In der Kriegs- und Nachkriegszeit wurden in fast jedem Haus Kaninchen gehalten, um den Speisezettel in den Familien zu bereichern. Auch dienten die Kaninchen manchmal als Tauschobjekte gegen andere Lebensmittel oder Brennstoffe, die man bei den Besatzungen der Rheinschiffe erhalten konnte.
Damals waren alle Kaninchen in Urmitz Kreuzungstiere, Rassekaninchen waren hier nicht bekannt. Das erste Rassekaninchen erhielten wir im Tausch gegen ein anderes rasseloses Tier im Jahre 1958 von einem Handwerker aus Oberlahnstein. Es gehörte zur Rasse ,,Blaue Wiener" und wurde von vielen Nachbarn und Freunden ausgiebig begutachtet. Mir war schnell klar, dass dies kein Schlachtkaninchen im üblichen Sinne werden sollte. Ein weiteres wurde zugekauft und somit hatten wir sehr schnell nur noch Blaue Wiener im Stall.

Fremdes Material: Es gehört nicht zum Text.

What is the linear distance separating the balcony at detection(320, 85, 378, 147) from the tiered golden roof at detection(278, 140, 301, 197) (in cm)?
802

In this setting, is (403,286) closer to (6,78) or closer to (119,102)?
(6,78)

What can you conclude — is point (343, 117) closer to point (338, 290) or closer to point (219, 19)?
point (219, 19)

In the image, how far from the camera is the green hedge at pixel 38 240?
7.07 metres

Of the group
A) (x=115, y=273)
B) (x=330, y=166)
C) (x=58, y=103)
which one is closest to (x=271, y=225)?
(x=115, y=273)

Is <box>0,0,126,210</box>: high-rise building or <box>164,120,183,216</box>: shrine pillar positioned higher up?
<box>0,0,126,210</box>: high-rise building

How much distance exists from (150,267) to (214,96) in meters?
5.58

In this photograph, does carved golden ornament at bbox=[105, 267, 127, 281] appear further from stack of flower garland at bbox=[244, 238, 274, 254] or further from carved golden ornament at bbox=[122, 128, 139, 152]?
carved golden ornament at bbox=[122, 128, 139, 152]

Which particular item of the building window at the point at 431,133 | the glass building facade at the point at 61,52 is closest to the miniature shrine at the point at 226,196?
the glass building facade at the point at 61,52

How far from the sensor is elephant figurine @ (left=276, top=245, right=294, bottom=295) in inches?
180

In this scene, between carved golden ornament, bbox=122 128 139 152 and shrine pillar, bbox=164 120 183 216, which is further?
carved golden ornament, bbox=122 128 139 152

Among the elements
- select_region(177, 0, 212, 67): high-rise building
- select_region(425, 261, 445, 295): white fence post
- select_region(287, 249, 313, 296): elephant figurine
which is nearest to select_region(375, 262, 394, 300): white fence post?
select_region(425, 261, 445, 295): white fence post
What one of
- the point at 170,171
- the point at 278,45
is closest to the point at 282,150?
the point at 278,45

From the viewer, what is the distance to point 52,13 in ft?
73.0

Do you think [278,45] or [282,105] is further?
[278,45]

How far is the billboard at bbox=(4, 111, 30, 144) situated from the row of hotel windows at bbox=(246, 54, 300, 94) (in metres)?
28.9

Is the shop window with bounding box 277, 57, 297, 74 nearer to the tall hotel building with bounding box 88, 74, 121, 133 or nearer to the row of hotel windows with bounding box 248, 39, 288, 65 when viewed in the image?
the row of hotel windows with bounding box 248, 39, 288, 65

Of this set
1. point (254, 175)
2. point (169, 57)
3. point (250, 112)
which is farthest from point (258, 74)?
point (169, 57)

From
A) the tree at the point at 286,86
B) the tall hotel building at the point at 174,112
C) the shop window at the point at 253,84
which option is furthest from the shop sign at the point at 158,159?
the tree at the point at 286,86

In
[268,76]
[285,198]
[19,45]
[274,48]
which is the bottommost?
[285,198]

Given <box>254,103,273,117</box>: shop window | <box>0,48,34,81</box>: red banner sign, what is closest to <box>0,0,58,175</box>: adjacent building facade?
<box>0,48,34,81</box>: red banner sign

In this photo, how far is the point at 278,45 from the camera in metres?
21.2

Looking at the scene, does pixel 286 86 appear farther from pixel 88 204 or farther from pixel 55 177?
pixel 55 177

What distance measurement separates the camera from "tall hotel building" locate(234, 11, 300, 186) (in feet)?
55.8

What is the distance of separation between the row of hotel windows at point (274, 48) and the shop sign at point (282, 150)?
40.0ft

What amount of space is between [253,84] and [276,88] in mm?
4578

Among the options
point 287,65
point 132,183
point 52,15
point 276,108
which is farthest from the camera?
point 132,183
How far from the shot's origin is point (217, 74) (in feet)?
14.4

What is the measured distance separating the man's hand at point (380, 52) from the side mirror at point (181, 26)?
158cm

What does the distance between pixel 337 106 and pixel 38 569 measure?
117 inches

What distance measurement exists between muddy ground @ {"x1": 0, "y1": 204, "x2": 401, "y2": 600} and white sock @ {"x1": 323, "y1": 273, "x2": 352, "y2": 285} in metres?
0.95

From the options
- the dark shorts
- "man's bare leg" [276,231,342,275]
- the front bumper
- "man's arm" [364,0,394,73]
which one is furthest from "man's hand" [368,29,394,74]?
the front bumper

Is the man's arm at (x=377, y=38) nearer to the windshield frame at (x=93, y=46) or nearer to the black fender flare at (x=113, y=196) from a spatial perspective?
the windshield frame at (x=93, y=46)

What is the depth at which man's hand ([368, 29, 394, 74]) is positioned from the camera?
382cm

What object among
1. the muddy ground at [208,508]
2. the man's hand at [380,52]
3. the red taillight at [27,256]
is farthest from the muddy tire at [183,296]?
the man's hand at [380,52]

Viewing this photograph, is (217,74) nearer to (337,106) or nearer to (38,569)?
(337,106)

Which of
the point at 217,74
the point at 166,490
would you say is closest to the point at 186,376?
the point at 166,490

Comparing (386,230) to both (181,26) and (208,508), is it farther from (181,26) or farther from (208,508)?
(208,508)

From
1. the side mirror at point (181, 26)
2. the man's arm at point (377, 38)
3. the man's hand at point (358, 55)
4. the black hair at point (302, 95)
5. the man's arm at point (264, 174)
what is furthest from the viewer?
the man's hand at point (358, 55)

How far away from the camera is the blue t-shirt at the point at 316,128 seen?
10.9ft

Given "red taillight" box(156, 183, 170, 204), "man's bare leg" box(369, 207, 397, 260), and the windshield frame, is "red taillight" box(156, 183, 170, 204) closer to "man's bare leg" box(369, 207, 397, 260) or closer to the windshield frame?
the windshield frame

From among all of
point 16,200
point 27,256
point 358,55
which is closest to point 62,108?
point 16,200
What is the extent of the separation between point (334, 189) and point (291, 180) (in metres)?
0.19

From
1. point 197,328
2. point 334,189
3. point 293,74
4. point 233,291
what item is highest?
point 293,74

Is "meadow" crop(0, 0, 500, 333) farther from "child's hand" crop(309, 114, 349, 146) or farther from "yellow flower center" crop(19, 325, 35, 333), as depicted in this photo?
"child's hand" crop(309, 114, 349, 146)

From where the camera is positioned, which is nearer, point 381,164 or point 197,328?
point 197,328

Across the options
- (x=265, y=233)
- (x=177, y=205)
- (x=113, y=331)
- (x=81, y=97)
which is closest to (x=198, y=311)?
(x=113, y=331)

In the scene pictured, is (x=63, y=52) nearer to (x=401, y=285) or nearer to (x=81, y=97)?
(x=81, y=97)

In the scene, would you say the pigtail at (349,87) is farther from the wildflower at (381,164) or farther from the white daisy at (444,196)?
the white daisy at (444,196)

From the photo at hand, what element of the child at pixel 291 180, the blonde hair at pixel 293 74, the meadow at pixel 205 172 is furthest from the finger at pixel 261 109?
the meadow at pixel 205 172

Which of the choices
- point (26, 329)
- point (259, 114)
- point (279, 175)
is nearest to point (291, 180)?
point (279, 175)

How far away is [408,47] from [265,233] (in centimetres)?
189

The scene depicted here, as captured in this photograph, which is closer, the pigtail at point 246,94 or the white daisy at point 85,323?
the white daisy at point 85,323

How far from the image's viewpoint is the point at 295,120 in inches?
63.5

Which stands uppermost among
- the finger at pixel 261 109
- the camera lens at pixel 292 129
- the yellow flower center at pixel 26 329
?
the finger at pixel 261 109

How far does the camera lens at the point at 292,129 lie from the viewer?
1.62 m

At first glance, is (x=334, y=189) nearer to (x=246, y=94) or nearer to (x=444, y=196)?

Als Rassekaninchenzüchter muß man einem Zuchtverein angehören, damit die Kaninchen tätowiert werden können. Im Zuchtverein Kesselheim wurde ich Mitglied. Nach einer Werbeschau dieses Vereins in Urmitz stieg das Interesse an Rassekaninchen in Urmitz, so daß am 04. Januar 1964 im Gasthaus ,,Deutscher Rhein" hier ein Kaninchenzuchtverein gegründet wurde. Der Verein wurde den Kreisverband Koblenz und dem Landesverband Rheinland-Nassau zugeordnet. Wir erhielten die Kennzeichnung “RN 104", mit der fortan alle Rassekaninchen unseres Vereins tätowiert wurden. Gleich im ersten Jahr unseres Bestehens erhielten 318 Kaninchen diese Kennzahl und wir veranstalteten am 25. Oktober 1964 unsere erste Ausstellung im Saale ,,Deutscher Rhein". Lebhaftes Interesse fand diese Ausstellung bei der Bevölkerung, waren doch schon Kaninchen aus 11 Rassen zu sehen. Anschließend konnten wir einige neue Mitglieder aufnehmen.
Die Vereinstätigkeit beschränkte sich nicht nur auf züchterische Arbeiten, auch das gesellige Miteinander wurde stets gepflegt. Hier war der Verein in den ersten Jahren besonders aktiv. In- und ausländische Ausstellungen wurden gemeinsam besucht. Damals fühlten sich die Mitglieder wie eine große Familie und man hatte, obwohl die Arbeitszeit viel länger war als heute, mehr Zeit füreinander. Einige Züchter aus den damals noch selbstständigen Gemeinden Mülheim und Kärlich wurden hier Mitglied, deshalb erweiterten wir den Vereinsnamen 1971 in Urmitz-Mülheim-Kärlich. Damit wurden wir einer der aktivsten Vereine im Landesverband.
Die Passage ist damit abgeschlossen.